*** Excerpted data ***

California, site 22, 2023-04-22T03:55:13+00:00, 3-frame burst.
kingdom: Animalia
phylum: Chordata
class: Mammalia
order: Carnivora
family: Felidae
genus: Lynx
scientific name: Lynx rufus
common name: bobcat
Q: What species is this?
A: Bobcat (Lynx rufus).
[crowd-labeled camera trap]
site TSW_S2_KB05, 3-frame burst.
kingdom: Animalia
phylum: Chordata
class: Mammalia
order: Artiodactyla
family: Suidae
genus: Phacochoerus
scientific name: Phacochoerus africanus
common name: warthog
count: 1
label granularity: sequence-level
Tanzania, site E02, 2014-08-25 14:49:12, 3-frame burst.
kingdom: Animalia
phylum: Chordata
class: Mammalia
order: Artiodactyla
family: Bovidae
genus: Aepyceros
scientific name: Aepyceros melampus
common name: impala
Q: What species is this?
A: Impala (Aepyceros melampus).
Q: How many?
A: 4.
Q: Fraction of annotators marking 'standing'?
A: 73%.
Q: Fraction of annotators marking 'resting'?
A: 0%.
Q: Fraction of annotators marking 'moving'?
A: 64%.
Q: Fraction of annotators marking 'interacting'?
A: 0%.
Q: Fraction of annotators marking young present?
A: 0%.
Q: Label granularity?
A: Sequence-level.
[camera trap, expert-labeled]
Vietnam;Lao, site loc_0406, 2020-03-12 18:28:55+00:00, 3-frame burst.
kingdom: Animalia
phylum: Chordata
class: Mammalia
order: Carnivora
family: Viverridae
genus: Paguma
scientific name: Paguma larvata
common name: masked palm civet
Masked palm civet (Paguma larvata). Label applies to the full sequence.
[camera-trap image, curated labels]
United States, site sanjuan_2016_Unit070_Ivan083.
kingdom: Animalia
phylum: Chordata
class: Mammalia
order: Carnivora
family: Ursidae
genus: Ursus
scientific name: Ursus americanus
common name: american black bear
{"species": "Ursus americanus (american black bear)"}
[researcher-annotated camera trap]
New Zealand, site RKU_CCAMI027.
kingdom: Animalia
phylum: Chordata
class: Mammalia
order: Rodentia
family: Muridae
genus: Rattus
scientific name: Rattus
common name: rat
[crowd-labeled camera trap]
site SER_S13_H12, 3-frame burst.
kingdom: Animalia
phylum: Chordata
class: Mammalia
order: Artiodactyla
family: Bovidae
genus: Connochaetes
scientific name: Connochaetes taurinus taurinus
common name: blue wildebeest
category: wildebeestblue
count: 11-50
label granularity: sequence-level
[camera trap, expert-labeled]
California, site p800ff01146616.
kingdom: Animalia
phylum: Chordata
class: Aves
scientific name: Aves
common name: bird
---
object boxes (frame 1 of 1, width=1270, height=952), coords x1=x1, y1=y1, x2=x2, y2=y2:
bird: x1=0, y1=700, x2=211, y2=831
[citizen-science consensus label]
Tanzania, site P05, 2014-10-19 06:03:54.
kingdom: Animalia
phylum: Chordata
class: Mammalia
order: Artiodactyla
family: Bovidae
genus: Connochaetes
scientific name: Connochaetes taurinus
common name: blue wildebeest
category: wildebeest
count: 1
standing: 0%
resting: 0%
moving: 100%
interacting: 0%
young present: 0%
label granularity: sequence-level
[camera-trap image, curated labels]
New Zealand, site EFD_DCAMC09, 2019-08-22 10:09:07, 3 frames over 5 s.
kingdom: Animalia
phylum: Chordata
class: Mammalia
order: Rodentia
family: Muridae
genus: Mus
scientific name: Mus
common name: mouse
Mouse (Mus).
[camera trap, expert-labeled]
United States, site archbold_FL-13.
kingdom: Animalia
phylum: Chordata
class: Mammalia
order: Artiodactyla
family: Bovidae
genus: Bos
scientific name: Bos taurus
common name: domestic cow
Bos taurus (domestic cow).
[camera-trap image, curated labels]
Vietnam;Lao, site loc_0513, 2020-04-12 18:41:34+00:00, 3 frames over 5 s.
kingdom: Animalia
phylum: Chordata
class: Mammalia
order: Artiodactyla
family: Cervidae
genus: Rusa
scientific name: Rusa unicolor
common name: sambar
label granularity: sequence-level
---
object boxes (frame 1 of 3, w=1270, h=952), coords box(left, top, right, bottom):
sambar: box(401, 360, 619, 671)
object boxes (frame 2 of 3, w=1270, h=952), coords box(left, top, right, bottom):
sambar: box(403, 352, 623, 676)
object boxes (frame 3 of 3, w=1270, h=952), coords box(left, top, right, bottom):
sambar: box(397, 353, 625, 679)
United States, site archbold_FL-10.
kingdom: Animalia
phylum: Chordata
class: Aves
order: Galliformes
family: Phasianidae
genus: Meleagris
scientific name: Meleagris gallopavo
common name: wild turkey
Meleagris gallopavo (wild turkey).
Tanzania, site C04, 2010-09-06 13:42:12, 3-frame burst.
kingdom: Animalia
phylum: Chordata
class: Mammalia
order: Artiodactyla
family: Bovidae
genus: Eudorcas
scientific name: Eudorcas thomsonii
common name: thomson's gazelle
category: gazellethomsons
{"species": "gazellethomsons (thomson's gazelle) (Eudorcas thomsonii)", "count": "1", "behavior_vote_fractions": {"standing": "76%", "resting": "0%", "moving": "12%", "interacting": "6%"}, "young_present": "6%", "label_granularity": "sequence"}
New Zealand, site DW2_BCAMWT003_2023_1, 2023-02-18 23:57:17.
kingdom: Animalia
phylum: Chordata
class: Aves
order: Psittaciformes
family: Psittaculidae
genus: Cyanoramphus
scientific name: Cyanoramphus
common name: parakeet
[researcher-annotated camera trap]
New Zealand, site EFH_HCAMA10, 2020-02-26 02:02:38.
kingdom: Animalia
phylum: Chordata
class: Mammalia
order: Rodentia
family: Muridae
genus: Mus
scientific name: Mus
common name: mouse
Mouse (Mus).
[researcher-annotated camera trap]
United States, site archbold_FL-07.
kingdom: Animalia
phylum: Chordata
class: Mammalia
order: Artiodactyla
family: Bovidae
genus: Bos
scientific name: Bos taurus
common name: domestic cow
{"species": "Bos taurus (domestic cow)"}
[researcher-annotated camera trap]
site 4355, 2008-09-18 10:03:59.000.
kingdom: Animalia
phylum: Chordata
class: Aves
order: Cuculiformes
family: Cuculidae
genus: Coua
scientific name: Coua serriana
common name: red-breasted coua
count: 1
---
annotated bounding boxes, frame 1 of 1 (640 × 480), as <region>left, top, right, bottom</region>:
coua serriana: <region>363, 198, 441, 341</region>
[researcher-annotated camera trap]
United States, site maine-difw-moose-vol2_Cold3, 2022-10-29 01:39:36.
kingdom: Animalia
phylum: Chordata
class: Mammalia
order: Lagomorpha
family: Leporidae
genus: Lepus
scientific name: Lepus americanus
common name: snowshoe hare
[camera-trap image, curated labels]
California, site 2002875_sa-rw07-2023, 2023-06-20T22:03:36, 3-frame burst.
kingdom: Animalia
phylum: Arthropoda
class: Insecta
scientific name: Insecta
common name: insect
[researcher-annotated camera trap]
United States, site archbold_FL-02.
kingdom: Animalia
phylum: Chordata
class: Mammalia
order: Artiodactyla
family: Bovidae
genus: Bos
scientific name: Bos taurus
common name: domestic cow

*** End of Excerpted data ***

Please copy exactly the lines from the first line of the records above through the line containing "genus: Phacochoerus", including both, and nothing more.

» **Answer space**
California, site 22, 2023-04-22T03:55:13+00:00, 3-frame burst.
kingdom: Animalia
phylum: Chordata
class: Mammalia
order: Carnivora
family: Felidae
genus: Lynx
scientific name: Lynx rufus
common name: bobcat
Q: What species is this?
A: Bobcat (Lynx rufus).
[crowd-labeled camera trap]
site TSW_S2_KB05, 3-frame burst.
kingdom: Animalia
phylum: Chordata
class: Mammalia
order: Artiodactyla
family: Suidae
genus: Phacochoerus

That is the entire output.